Claudia was aware, again, of the wind, the ticking of the old radiators, absences. She felt her pulse in her throat, heard it in her ears. She turned the photograph over and read, Hazel and Finney on the way to the Fair, August 7, 1964. Hazel. Claudia studied the picture for another few minutes before turning off the light and not sleeping; she studied Hazel’s young face, her smile, her hand resting so lightly against that tanned, beautiful girl.
The store had only been open for ten minutes when Claudia arrived, but there were five cars in the lot already. She sighed, stepped out of the Jeep. The sky was blue above her, but there was a threatening haze in the east, and the temperature seemed to be dropping. The delivery door at the side of the building was unlocked, which meant that Rebekah had gotten there early.
There were four or five people milling about in the back half of the store, picking up various items, hoping that an ugly little statue of a dog would be marked OCCUPIED JAPAN (not just that the dog would be here and they would find it, but that the dog’s origin would have been missed by both its owners and Hazel). Rebekah was playing Frank Sinatra’s Christmas album on the stereo and someone had hung a strand of twinkly lights over the doorway to the breezeway. The music, the heat blown down by the industrial fans, all of it worked together to make Claudia feel as if she’d just returned from a war or an epic journey, in time for the holidays. The Used World was, after all, nothing but the past unfolding into an ideal home: enough bedrooms for everyone, a parlor, a chapel, a well-stocked kitchen. Hazel had more books here than the local library, more tools than the craftiest farmer. Claudia stopped in the breezeway, next to a muddy painting of a shipwreck, and felt something come over her, a blast of heat from her solar plexus, overwhelming her like a mortal embarrassment. She put her hand against the wall, fanned herself. Her coat slipped from her hand, landed on the floor, A Prayer for Owen Meany beside it. The collar of her shirt was too tight, and her wool sweater was suffocating her. She pulled it off in one swift gesture, took a deep breath. In less than a minute her entire body was drenched in sweat; she reached into her back pocket, pulled out a folded handkerchief, dried her face.
“Claudia?”
She turned, and coming up behind her was Rebekah.

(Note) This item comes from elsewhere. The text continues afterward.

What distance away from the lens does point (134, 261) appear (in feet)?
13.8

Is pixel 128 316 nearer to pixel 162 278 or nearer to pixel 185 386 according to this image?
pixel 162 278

A light around Rebekah’s body shimmered. Claudia squeezed her eyes shut, opened them again. The light was gone.
“Are you okay?”
“I’m fine,” Claudia said, folding the handkerchief and putting it back in her pocket. “I think I got too hot.”
Rebekah stepped closer. She reached out to touch Claudia on the elbow, and just before she did, a crack of blue light passed between her hand and Claudia’s arm.
“Oh!” Rebekah flinched, pulling her hand back.
“You shocked me,” Claudia said, looking down at her elbow.
“I’m sorry, I—”
“That’s okay.”
“Want me to do it again?” Rebekah asked.
“Excuse me?”
“Want me to try?”
Claudia studied her, the red hair and pale skin, the pale green of her eyes. Whatever had held Claudia in its grip loosened. “Okay.”
Rebekah took ten steps backward, shuffling her feet on the grimy dark blue indoor-outdoor carpeting in the breezeway. She shuffled back toward Claudia, reached out slowly, and again, in the narrow space before Rebekah’s finger touched Claudia, there was a pop and a flash.
“Ow!”
“Ouch.” Claudia rubbed her arm. Her shirt was drying and she was suddenly cold.
Rebekah shook her fingers. “That was fun,” she said, smiling up at Claudia.